Add $JAVA_HOME in /etc/environment:

JAVA_HOME="/usr/lib/jvm/java-8-oracle"

Earlier versions of Tomcat (< 7.0.30) do not run with Java 8 albeit being advertised to do so (related to this bug). Ubuntu 12.04 Precise includes Tomcat in version 7.0.26, which therefore must be updated. If you run precise, execute these steps:

wget https://launchpad.net/ubuntu/+archive/primary/+files/libservlet3.0-java_7.0.52-1ubuntu0.1_all.deb
wget https://launchpad.net/ubuntu/+archive/primary/+files/libtomcat7-java_7.0.52-1ubuntu0.1_all.deb
wget https://launchpad.net/ubuntu/+archive/primary/+files/tomcat7-admin_7.0.52-1ubuntu0.1_all.deb
wget https://launchpad.net/ubuntu/+archive/primary/+files/tomcat7-common_7.0.52-1ubuntu0.1_all.deb
wget https://launchpad.net/ubuntu/+archive/primary/+files/tomcat7_7.0.52-1ubuntu0.1_all.deb
su
dpkg -i libservlet3.0-java_7.0.52-1ubuntu0.1_all.deb
dpkg -i libtomcat7-java_7.0.52-1ubuntu0.1_all.deb
dpkg -i tomcat7-common_7.0.52-1ubuntu0.1_all.deb
dpkg -i tomcat7-admin_7.0.52-1ubuntu0.1_all.deb
dpkg -i tomcat7_7.0.52-1ubuntu0.1_all.deb

If you run a more recent version, just install tomcat from the official sources:

su
apt-get install tomcat7

If you encounter an install failure, stating $JAVA_HOME not found by tomcat7, than change $JAVA_HOME in /etc/default/tomcat7 and try the installation again:

JAVA_HOME=/usr/lib/jvm/java-8-oracle

4. install system packages required for running the software

su
apt-get install --no-install-recommends --yes mysql-server nginx curl

5. install Data Hub (Neo4j)

currently, we rely on Neo4j version 2.3.2

su
wget -O - http://debian.neo4j.org/neotechnology.gpg.key | apt-key add -
echo 'deb http://debian.neo4j.org/repo stable/' > /etc/apt/sources.list.d/neo4j.list
apt-get update
apt-get install --no-install-recommends --yes neo4j=2.3.2

You can open the Neo4j Browser at http://localhost:7474/browser/ to check that the correct version has been installed.
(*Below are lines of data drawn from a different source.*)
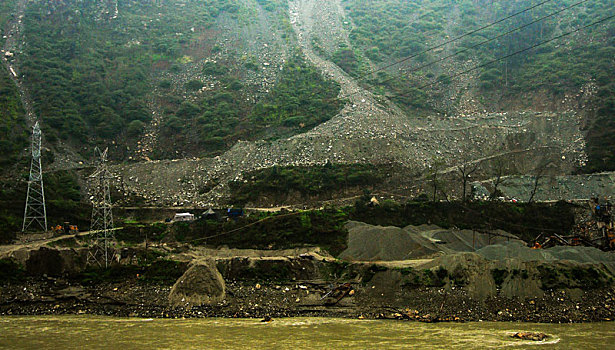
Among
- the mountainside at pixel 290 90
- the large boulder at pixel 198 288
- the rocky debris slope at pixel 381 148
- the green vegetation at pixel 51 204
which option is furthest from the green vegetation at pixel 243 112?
the large boulder at pixel 198 288

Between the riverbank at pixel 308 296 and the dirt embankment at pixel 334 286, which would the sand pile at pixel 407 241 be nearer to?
the dirt embankment at pixel 334 286

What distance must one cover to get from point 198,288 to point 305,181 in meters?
21.4

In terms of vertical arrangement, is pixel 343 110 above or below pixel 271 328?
above

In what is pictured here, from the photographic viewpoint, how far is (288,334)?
2272cm

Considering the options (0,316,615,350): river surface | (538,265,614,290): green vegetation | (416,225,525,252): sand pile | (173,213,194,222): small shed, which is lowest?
(0,316,615,350): river surface

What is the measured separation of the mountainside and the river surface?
23061 mm

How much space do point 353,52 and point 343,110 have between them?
27388mm

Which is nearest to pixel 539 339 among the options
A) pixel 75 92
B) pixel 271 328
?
pixel 271 328

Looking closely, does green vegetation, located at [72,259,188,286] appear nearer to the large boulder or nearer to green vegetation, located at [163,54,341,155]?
the large boulder

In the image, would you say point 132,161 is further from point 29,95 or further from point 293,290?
point 293,290

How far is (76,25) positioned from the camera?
78.5 meters

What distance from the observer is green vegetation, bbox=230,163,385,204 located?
47.4 meters

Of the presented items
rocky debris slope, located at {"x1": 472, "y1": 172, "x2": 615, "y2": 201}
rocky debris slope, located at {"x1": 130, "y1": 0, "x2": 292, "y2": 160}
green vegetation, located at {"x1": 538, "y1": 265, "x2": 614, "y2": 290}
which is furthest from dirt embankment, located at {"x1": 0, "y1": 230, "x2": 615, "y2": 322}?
rocky debris slope, located at {"x1": 130, "y1": 0, "x2": 292, "y2": 160}

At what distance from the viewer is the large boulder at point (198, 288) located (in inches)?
1123
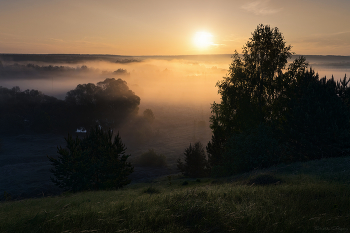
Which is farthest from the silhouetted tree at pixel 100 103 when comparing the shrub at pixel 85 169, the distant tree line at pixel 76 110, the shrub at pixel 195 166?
the shrub at pixel 85 169

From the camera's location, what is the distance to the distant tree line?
137625mm

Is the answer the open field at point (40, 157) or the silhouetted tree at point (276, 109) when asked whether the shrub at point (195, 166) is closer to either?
the open field at point (40, 157)

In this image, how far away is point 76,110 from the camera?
139 metres

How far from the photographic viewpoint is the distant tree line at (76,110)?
137625 millimetres

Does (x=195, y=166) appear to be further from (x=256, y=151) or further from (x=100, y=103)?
(x=100, y=103)

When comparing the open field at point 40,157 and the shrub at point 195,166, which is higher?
the shrub at point 195,166

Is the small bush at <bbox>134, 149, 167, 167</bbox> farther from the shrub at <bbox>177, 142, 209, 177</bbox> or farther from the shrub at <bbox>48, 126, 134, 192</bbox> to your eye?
the shrub at <bbox>48, 126, 134, 192</bbox>

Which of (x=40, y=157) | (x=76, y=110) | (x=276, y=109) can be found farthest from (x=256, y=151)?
(x=76, y=110)

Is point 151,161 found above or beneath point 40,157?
above

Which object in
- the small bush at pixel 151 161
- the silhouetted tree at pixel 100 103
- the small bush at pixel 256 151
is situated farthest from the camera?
the silhouetted tree at pixel 100 103

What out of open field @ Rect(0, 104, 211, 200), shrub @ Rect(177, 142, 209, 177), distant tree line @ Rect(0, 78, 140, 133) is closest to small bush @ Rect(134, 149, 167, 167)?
open field @ Rect(0, 104, 211, 200)

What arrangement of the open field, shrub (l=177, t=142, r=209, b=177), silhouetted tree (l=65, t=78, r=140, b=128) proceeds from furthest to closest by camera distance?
silhouetted tree (l=65, t=78, r=140, b=128), the open field, shrub (l=177, t=142, r=209, b=177)

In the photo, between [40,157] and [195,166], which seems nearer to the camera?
[195,166]

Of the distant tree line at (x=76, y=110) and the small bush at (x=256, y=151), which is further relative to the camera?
the distant tree line at (x=76, y=110)
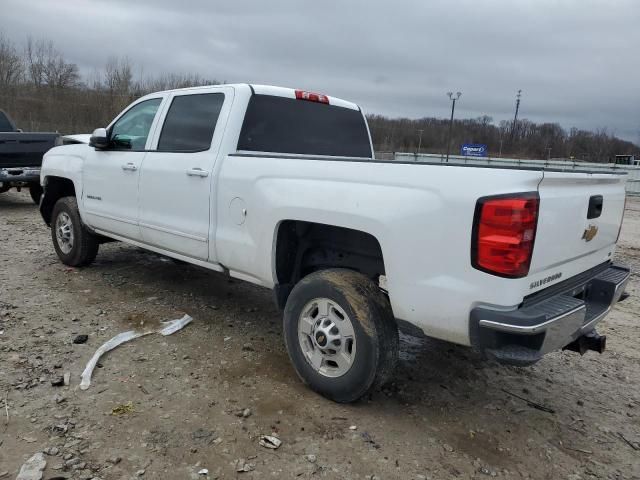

Make sure Neo4j does not get updated when updating packages. You can use apt-pinning to do so. As root, create a file

su
touch /etc/apt/preferences.d/neo4j.pref

and add the following lines to this file.

Package: neo4j
Pin: version 2.3.2
Pin-Priority: 1000

6. make sure, permissions are correctly

su
chown -R tomcat7:tomcat7 /data/log
chown -R mysql:mysql /data/mysql
chown -R neo4j:adm /data/neo4j

7. install build environment for frontend

su
ln -s /usr/bin/nodejs /usr/bin/node
npm install -g grunt-cli karma bower

8. setup Metadata Repository (MySQL)

Create a database and a user for d:swarm. To customize the settings, edit dswarm/persistence/src/main/resources/create_database.sql. Do not check in this file in case you modify it. Hint: remember settings for step 13 (configure d:swarm).

mysql -uroot -p < dswarm/persistence/src/main/resources/create_database.sql

Then, open /etc/mysql/my.cnf (Ubuntu 14.04) or /etc/mysql/mysql.conf.d/mysqld.cnf (Ubuntu 16.04) and add the following line to the section [mysqld] (around line 45)

wait_timeout = 1209600

in the same file, same sections, change datadir to /data/mysql (around line 40)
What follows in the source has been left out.